Gene interaction perturbation network deciphers a high-resolution taxonomy in colorectal cancer

  1. Zaoqu Liu
  2. Siyuan Weng
  3. Qin Dang
  4. Hui Xu
  5. Yuqing Ren
  6. Chunguang Guo
  7. Zhe Xing
  8. Zhenqiang Sun  Is a corresponding author
  9. Xinwei Han  Is a corresponding author
  1. Department of Interventional Radiology, The First Affiliated Hospital of Zhengzhou University, China
  2. Interventional Institute of Zhengzhou University, China
  3. Interventional Treatment and Clinical Research Center of Henan Province, China
  4. Department of Colorectal Surgery, The First Affiliated Hospital of Zhengzhou University, China
  5. Department of Respiratory and Critical Care Medicine, The First Affiliated Hospital of Zhengzhou University, China
  6. Department of Endovascular Surgery, The First Affiliated Hospital of Zhengzhou University, China
  7. Department of Neurosurgery, The Fifth Affiliated Hospital of Zhengzhou University, China
11 figures and 17 additional files

Figures

Figure 1 with 1 supplement
Flowchart of the interaction-perturbation-based program.

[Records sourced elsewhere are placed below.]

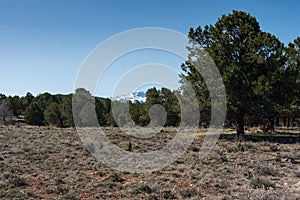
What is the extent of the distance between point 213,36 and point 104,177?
1629cm

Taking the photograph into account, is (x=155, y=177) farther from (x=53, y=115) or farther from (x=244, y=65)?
(x=53, y=115)

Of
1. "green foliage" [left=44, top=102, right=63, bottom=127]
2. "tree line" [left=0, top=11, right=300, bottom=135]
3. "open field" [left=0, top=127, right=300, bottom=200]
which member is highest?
"tree line" [left=0, top=11, right=300, bottom=135]

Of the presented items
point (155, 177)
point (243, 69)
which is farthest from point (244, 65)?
point (155, 177)

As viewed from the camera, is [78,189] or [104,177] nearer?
[78,189]

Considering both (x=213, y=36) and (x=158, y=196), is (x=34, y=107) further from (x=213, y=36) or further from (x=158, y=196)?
(x=158, y=196)

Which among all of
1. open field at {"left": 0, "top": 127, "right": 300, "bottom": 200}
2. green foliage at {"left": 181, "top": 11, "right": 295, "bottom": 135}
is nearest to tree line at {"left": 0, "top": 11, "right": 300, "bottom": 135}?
green foliage at {"left": 181, "top": 11, "right": 295, "bottom": 135}

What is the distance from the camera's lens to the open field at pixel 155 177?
927 centimetres

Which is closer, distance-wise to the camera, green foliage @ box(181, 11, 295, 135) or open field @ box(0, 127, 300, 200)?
open field @ box(0, 127, 300, 200)

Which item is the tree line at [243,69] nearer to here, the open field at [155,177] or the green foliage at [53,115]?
the open field at [155,177]

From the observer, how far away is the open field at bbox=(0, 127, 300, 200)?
927 centimetres

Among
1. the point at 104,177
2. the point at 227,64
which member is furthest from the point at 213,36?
the point at 104,177

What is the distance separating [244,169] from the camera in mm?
12758

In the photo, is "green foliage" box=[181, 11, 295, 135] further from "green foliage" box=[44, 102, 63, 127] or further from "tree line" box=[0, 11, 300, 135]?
"green foliage" box=[44, 102, 63, 127]

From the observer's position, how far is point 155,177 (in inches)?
457
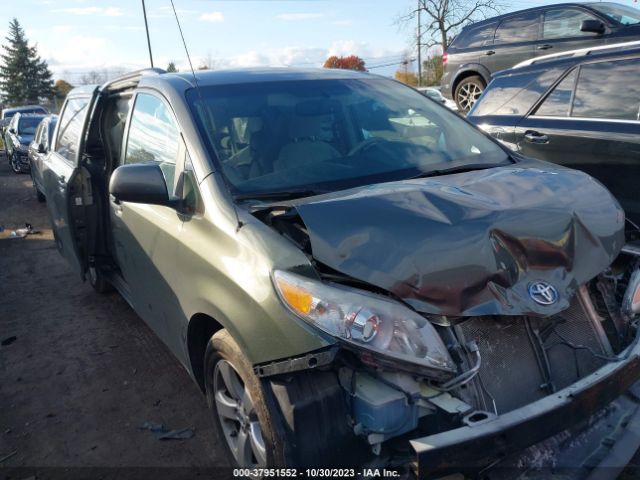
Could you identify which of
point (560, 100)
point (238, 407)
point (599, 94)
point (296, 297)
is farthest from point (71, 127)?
point (599, 94)

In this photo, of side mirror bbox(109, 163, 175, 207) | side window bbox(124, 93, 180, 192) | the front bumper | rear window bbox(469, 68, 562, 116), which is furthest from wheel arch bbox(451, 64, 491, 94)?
the front bumper

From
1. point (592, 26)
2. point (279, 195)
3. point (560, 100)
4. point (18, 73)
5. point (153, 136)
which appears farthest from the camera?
point (18, 73)

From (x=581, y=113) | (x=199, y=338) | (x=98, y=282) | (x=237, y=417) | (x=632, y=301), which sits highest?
(x=581, y=113)

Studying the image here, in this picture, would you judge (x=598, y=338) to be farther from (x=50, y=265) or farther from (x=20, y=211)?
(x=20, y=211)

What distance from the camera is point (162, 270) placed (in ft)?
9.49

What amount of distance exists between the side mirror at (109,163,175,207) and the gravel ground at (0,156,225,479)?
1.36 metres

As an example, the background network consists of six genes and five interactions. There were three normal samples (yellow) and three cancer samples (pink). A rank matrix was obtained by ranking the genes according to the expression value of each sample. The rank matrix was converted to a delta rank matrix with five rows and six columns representing interactions and samples, respectively. The benchmark delta rank vector was calculated as the delta rank of the average expression value in all normal samples. The interaction-perturbation matrix was obtained by subtracting the benchmark delta rank vector from the delta rank matrix.

Figure 1—figure supplement 1
Construction of the gene interaction-perturbation network.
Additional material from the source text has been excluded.